General Motors vs. Microsoft
Bill Gates is hanging out with the chairman of General Motors. 'If automotive technology had kept pace with computer technology over the past few decades, ' boasts Gates, 'you would now be driving a V-32 instead of a V-8, and it would have a top speed of 10, 000 miles per hour, ' says Gates.
'Or, you could have an economy car that weighs 30 pounds and gets a thousand miles to a gallon of gas. In either case, the sticker price of a new car would be less than $50, ' he continues.
In response to all this goading, the GM chairman replies, 'Yes, but would you really want to drive a car that crashes four times a day?'
Dr.
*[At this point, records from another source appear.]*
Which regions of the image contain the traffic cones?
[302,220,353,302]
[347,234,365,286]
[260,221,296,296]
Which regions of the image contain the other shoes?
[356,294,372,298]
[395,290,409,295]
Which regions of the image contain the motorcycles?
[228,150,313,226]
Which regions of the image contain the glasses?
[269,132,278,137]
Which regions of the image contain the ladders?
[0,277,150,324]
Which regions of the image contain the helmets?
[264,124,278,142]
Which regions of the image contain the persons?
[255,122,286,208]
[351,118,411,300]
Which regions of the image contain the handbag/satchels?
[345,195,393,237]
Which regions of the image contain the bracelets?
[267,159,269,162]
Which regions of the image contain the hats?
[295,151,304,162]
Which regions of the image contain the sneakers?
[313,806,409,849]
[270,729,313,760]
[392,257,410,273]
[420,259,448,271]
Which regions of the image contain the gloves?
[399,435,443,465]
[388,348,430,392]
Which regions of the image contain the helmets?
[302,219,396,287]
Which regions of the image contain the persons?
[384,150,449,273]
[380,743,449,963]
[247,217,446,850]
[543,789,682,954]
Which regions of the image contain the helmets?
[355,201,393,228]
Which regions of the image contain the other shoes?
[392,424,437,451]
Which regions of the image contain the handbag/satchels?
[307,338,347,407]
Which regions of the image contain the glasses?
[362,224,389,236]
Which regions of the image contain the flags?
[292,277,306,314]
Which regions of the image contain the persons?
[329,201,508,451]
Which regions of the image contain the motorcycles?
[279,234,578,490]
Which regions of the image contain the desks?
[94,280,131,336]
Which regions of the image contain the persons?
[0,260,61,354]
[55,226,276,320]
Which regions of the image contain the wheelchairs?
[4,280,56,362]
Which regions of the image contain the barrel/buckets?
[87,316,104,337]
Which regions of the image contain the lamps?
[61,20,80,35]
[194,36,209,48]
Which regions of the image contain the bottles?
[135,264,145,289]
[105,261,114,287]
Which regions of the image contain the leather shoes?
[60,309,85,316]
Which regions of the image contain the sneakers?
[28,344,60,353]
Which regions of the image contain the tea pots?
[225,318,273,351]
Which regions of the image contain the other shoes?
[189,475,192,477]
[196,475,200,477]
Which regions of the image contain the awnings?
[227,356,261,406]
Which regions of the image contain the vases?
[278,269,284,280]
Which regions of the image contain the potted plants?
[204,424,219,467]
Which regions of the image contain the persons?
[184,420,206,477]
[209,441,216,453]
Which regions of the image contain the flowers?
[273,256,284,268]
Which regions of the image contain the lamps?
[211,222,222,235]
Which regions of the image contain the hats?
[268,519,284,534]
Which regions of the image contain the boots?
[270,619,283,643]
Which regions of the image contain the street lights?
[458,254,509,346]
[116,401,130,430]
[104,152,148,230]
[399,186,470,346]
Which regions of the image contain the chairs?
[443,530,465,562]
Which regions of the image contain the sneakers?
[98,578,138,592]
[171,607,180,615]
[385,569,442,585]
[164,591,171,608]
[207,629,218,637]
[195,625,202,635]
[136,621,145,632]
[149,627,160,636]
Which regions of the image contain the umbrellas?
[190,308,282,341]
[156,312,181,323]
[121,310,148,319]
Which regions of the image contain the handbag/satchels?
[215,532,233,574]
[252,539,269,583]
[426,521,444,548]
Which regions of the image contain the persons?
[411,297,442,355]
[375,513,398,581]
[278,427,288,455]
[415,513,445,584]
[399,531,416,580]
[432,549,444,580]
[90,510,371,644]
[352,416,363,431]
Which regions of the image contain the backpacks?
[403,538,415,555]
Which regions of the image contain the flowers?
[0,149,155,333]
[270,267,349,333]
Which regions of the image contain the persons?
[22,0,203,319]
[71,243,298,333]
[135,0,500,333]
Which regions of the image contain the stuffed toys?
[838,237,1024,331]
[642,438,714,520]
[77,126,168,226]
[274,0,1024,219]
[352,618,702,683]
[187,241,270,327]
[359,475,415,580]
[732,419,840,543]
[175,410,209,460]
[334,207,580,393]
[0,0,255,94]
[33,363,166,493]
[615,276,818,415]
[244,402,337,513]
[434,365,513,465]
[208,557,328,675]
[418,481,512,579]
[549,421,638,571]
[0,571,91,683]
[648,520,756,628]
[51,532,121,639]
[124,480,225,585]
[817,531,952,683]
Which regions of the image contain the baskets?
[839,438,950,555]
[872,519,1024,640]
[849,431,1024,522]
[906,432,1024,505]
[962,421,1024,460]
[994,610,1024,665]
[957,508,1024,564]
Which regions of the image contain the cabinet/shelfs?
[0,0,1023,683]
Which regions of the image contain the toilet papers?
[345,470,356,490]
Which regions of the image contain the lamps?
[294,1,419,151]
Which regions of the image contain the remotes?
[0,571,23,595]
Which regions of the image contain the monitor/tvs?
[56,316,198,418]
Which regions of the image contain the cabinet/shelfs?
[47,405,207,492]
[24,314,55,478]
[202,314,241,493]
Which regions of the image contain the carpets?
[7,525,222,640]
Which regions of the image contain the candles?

Seuss Computer Manual
If a packet hits a pocket on a socket on a port,
And the bus is interrupted as a very last resort,
And the address of the memory makes your floppy disk abort,
Then the socket packet pocket has an error to report!
If your cursor finds a menu item followed by a dash,
And the double-clicking icons put your window in the trash,
And your data is corrupted 'cause the index doesn't hash,
Then your situation's hopeless, and your system's gonna crash!
If the label on your cable on the gable at your house,
Says the network is connected to the button on your mouse,
But your packets want to tunnel to another protocol,
That's repeatedly rejected by the printer down the hall.
And your screen is all distorted by the side effects of gauss,
So your icons in the window are as wavy as a souse,
Then you may as well reboot and go out with a bang,
'Cause as sure as I'm a poet, the sucker's gonna hang!
When the copy of your floppy's getting sloppy on the disk,
And the microcode instructions cause unnecessary RISC,
The you have to flash your memory and you'll want to RAM your ROM,
Quickly turn off the computer and be sure to tell your mom!
There was once a young man who, in his youth, professed his desire to become a great writer.
When asked to define "great" he said, "I want to write stuff that the whole world will read, stuff that people will react to on a truly emotional level, stuff that will make them scream, cry, howl in pain and anger!"
He now works for Microsoft, writing error messages.